SHORT TASK:
Can you output every line of the records below as a JSON list of strings, one string per line, leaving out blank lines?

(Records from a spatial question set)

^^^^^^^^

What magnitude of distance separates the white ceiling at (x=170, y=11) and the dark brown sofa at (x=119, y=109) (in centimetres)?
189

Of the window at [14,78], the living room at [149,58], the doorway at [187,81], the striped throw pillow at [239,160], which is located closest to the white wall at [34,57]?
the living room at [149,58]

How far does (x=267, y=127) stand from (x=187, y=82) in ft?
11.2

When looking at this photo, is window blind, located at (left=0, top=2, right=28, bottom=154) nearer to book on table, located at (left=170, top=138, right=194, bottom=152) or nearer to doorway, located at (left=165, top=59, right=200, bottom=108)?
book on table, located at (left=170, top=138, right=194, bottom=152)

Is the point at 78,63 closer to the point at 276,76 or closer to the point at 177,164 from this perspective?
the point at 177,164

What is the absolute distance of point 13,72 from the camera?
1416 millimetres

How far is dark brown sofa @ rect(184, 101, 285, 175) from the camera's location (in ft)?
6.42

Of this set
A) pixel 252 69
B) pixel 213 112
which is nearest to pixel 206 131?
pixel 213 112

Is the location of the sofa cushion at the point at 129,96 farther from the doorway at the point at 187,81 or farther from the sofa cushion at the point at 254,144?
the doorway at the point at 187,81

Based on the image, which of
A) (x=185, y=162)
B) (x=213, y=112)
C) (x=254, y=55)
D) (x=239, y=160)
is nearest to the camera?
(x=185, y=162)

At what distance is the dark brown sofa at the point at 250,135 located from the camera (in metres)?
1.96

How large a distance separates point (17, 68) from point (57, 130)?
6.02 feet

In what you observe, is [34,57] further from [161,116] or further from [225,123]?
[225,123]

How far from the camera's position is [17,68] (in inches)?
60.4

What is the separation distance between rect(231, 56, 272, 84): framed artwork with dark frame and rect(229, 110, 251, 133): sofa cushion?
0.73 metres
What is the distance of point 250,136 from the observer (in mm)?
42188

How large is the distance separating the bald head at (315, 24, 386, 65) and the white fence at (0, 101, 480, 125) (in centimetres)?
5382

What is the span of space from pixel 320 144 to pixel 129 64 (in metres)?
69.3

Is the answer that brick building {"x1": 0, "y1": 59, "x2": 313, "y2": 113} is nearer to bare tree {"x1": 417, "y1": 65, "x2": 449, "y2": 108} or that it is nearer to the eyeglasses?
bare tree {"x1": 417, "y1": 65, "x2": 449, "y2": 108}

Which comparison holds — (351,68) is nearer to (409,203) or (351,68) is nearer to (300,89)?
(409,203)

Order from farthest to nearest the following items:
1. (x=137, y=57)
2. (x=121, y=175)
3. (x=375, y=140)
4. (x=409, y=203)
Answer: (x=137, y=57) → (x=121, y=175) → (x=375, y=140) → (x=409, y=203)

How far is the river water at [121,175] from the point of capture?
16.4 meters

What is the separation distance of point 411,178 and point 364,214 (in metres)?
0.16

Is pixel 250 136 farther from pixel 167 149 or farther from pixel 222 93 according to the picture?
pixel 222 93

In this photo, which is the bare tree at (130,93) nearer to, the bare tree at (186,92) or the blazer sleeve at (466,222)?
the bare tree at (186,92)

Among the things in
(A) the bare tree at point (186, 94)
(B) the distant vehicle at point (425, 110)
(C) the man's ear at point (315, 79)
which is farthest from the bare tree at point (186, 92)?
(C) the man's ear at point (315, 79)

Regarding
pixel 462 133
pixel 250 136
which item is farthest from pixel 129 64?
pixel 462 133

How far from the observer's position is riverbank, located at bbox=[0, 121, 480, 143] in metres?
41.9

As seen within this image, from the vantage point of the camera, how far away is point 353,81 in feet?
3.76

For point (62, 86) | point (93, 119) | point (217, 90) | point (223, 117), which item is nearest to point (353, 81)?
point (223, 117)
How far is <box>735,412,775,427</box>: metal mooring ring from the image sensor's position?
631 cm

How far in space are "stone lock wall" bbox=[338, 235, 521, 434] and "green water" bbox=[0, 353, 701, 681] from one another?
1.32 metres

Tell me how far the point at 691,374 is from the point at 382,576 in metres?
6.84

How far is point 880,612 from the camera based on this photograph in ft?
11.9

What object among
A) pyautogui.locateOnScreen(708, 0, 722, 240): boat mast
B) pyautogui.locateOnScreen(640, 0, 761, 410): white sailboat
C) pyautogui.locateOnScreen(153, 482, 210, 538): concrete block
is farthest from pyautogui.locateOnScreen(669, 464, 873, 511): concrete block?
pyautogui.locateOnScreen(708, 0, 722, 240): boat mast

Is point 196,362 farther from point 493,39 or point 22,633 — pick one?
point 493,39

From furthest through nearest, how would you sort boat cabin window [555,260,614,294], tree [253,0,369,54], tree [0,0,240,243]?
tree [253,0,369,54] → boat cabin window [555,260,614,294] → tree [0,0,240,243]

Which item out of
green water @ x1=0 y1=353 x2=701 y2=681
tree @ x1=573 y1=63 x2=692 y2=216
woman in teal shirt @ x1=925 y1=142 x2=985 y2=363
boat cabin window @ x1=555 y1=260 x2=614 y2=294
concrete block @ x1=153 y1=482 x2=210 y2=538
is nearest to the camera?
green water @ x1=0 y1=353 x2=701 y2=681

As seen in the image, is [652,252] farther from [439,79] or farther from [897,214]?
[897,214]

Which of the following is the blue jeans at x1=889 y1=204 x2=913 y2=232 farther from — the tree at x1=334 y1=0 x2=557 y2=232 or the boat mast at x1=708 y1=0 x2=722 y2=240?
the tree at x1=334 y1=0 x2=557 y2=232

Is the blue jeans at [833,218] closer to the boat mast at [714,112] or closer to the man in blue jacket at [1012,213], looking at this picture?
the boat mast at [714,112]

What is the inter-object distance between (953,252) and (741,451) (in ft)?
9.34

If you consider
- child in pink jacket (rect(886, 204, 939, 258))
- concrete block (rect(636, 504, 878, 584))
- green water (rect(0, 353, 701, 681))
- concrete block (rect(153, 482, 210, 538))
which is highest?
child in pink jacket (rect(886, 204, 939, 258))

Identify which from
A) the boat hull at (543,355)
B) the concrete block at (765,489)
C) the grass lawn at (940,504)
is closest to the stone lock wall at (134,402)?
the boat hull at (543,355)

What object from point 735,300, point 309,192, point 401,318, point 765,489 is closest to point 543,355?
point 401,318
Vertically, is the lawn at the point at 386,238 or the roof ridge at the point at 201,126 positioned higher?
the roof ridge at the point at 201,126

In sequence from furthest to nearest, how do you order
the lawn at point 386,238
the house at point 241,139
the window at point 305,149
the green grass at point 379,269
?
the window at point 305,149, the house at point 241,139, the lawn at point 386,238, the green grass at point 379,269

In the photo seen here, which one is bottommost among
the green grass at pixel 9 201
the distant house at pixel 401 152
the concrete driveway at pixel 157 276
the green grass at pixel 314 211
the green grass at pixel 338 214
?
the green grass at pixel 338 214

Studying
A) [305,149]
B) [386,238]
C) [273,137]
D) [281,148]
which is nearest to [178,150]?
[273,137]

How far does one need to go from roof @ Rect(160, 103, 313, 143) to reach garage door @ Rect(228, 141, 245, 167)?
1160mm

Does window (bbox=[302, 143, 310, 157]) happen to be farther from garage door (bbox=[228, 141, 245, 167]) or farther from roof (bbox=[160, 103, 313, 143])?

^^^^^^^^

RESULT FOR THIS TASK:
[
  "What magnitude of distance separates the white ceiling at (x=170, y=11) and the dark brown sofa at (x=119, y=109) (in centimetres)?",
  "189",
  "Of the window at [14,78], the living room at [149,58], the doorway at [187,81], the striped throw pillow at [239,160], which is located closest to the white wall at [34,57]?",
  "the living room at [149,58]",
  "How far does (x=267, y=127) stand from (x=187, y=82) in ft?",
  "11.2",
  "When looking at this photo, is window blind, located at (left=0, top=2, right=28, bottom=154) nearer to book on table, located at (left=170, top=138, right=194, bottom=152) or nearer to doorway, located at (left=165, top=59, right=200, bottom=108)?",
  "book on table, located at (left=170, top=138, right=194, bottom=152)",
  "Is the point at 78,63 closer to the point at 276,76 or closer to the point at 177,164 from this perspective?",
  "the point at 177,164",
  "What is the absolute distance of point 13,72 from the camera?",
  "1416 millimetres",
  "How far is dark brown sofa @ rect(184, 101, 285, 175) from the camera's location (in ft)?",
  "6.42",
  "Of this set",
  "A) pixel 252 69",
  "B) pixel 213 112",
  "which is nearest to pixel 206 131?",
  "pixel 213 112",
  "Is the location of the sofa cushion at the point at 129,96 farther from the doorway at the point at 187,81 or farther from the sofa cushion at the point at 254,144?",
  "the doorway at the point at 187,81",
  "Based on the image, which of",
  "A) (x=185, y=162)",
  "B) (x=213, y=112)",
  "C) (x=254, y=55)",
  "D) (x=239, y=160)",
  "is nearest to the camera?",
  "(x=185, y=162)",
  "At what distance is the dark brown sofa at the point at 250,135 located from the camera (in metres)?",
  "1.96",
  "How large a distance separates point (17, 68) from point (57, 130)?",
  "6.02 feet",
  "In what you observe, is [34,57] further from [161,116] or further from [225,123]?",
  "[225,123]",
  "How far from the camera's position is [17,68] (in inches)?",
  "60.4",
  "What is the separation distance between rect(231, 56, 272, 84): framed artwork with dark frame and rect(229, 110, 251, 133): sofa cushion?",
  "0.73 metres",
  "What is the distance of point 250,136 from the observer (in mm)?",
  "42188",
  "How large is the distance separating the bald head at (315, 24, 386, 65) and the white fence at (0, 101, 480, 125) (in centimetres)?",
  "5382",
  "What is the span of space from pixel 320 144 to pixel 129 64 (in metres)?",
  "69.3",
  "Is the answer that brick building {\"x1\": 0, \"y1\": 59, \"x2\": 313, \"y2\": 113} is nearer to bare tree {\"x1\": 417, \"y1\": 65, \"x2\": 449, \"y2\": 108} or that it is nearer to the eyeglasses?",
  "bare tree {\"x1\": 417, \"y1\": 65, \"x2\": 449, \"y2\": 108}",
  "Which comparison holds — (351,68) is nearer to (409,203) or (351,68) is nearer to (300,89)?",
  "(409,203)",
  "Order from farthest to nearest the following items:",
  "1. (x=137, y=57)",
  "2. (x=121, y=175)",
  "3. (x=375, y=140)",
  "4. (x=409, y=203)",
  "Answer: (x=137, y=57) → (x=121, y=175) → (x=375, y=140) → (x=409, y=203)",
  "How far is the river water at [121,175] from the point of capture?",
  "16.4 meters",
  "What is the separation distance of point 411,178 and point 364,214 (in metres)?",
  "0.16",
  "Is pixel 250 136 farther from pixel 167 149 or farther from pixel 222 93 according to the picture?",
  "pixel 222 93",
  "In this photo, which is the bare tree at (130,93) nearer to, the bare tree at (186,92) or the blazer sleeve at (466,222)?",
  "the bare tree at (186,92)",
  "Among the things in",
  "(A) the bare tree at point (186, 94)",
  "(B) the distant vehicle at point (425, 110)",
  "(C) the man's ear at point (315, 79)",
  "which is farthest from the bare tree at point (186, 92)?",
  "(C) the man's ear at point (315, 79)",
  "Regarding",
  "pixel 462 133",
  "pixel 250 136",
  "which item is farthest from pixel 129 64?",
  "pixel 462 133",
  "How far from the observer's position is riverbank, located at bbox=[0, 121, 480, 143] in metres?",
  "41.9",
  "As seen within this image, from the vantage point of the camera, how far away is point 353,81 in feet?",
  "3.76",
  "For point (62, 86) | point (93, 119) | point (217, 90) | point (223, 117), which item is nearest to point (353, 81)?",
  "point (223, 117)",
  "How far is <box>735,412,775,427</box>: metal mooring ring from the image sensor's position?",
  "631 cm",
  "How far in space are \"stone lock wall\" bbox=[338, 235, 521, 434] and \"green water\" bbox=[0, 353, 701, 681] from one another?",
  "1.32 metres",
  "Tell me how far the point at 691,374 is from the point at 382,576 in metres?",
  "6.84",
  "How far is point 880,612 from the camera based on this photograph in ft?",
  "11.9",
  "What object among",
  "A) pyautogui.locateOnScreen(708, 0, 722, 240): boat mast",
  "B) pyautogui.locateOnScreen(640, 0, 761, 410): white sailboat",
  "C) pyautogui.locateOnScreen(153, 482, 210, 538): concrete block",
  "is farthest from pyautogui.locateOnScreen(669, 464, 873, 511): concrete block?",
  "pyautogui.locateOnScreen(708, 0, 722, 240): boat mast",
  "Is point 196,362 farther from point 493,39 or point 22,633 — pick one?",
  "point 493,39",
  "From furthest through nearest, how would you sort boat cabin window [555,260,614,294], tree [253,0,369,54], tree [0,0,240,243]?",
  "tree [253,0,369,54] → boat cabin window [555,260,614,294] → tree [0,0,240,243]",
  "Which item out of",
  "green water @ x1=0 y1=353 x2=701 y2=681",
  "tree @ x1=573 y1=63 x2=692 y2=216",
  "woman in teal shirt @ x1=925 y1=142 x2=985 y2=363",
  "boat cabin window @ x1=555 y1=260 x2=614 y2=294",
  "concrete block @ x1=153 y1=482 x2=210 y2=538",
  "is nearest to the camera?",
  "green water @ x1=0 y1=353 x2=701 y2=681",
  "As seen in the image, is [652,252] farther from [439,79] or farther from [897,214]?",
  "[897,214]",
  "Which of the following is the blue jeans at x1=889 y1=204 x2=913 y2=232 farther from — the tree at x1=334 y1=0 x2=557 y2=232 or the boat mast at x1=708 y1=0 x2=722 y2=240?",
  "the tree at x1=334 y1=0 x2=557 y2=232",
  "Is the blue jeans at [833,218] closer to the boat mast at [714,112] or closer to the man in blue jacket at [1012,213], looking at this picture?",
  "the boat mast at [714,112]",
  "What is the inter-object distance between (953,252) and (741,451) (in ft)?",
  "9.34",
  "If you consider",
  "- child in pink jacket (rect(886, 204, 939, 258))",
  "- concrete block (rect(636, 504, 878, 584))",
  "- green water (rect(0, 353, 701, 681))",
  "- concrete block (rect(153, 482, 210, 538))",
  "which is highest?",
  "child in pink jacket (rect(886, 204, 939, 258))",
  "Identify which from",
  "A) the boat hull at (543,355)",
  "B) the concrete block at (765,489)",
  "C) the grass lawn at (940,504)",
  "is closest to the stone lock wall at (134,402)?",
  "the boat hull at (543,355)",
  "What object from point 735,300, point 309,192, point 401,318, point 765,489 is closest to point 543,355?",
  "point 401,318",
  "Vertically, is the lawn at the point at 386,238 or the roof ridge at the point at 201,126 positioned higher?",
  "the roof ridge at the point at 201,126",
  "In sequence from furthest to nearest, how do you order",
  "the lawn at point 386,238",
  "the house at point 241,139",
  "the window at point 305,149",
  "the green grass at point 379,269",
  "?",
  "the window at point 305,149, the house at point 241,139, the lawn at point 386,238, the green grass at point 379,269",
  "In the photo seen here, which one is bottommost among",
  "the green grass at pixel 9 201",
  "the distant house at pixel 401 152",
  "the concrete driveway at pixel 157 276",
  "the green grass at pixel 314 211",
  "the green grass at pixel 338 214",
  "?",
  "the green grass at pixel 338 214",
  "Studying",
  "A) [305,149]",
  "B) [386,238]",
  "C) [273,137]",
  "D) [281,148]",
  "which is nearest to [178,150]?",
  "[273,137]",
  "How far does one need to go from roof @ Rect(160, 103, 313, 143) to reach garage door @ Rect(228, 141, 245, 167)?",
  "1160mm",
  "Does window (bbox=[302, 143, 310, 157]) happen to be farther from garage door (bbox=[228, 141, 245, 167]) or farther from roof (bbox=[160, 103, 313, 143])?"
]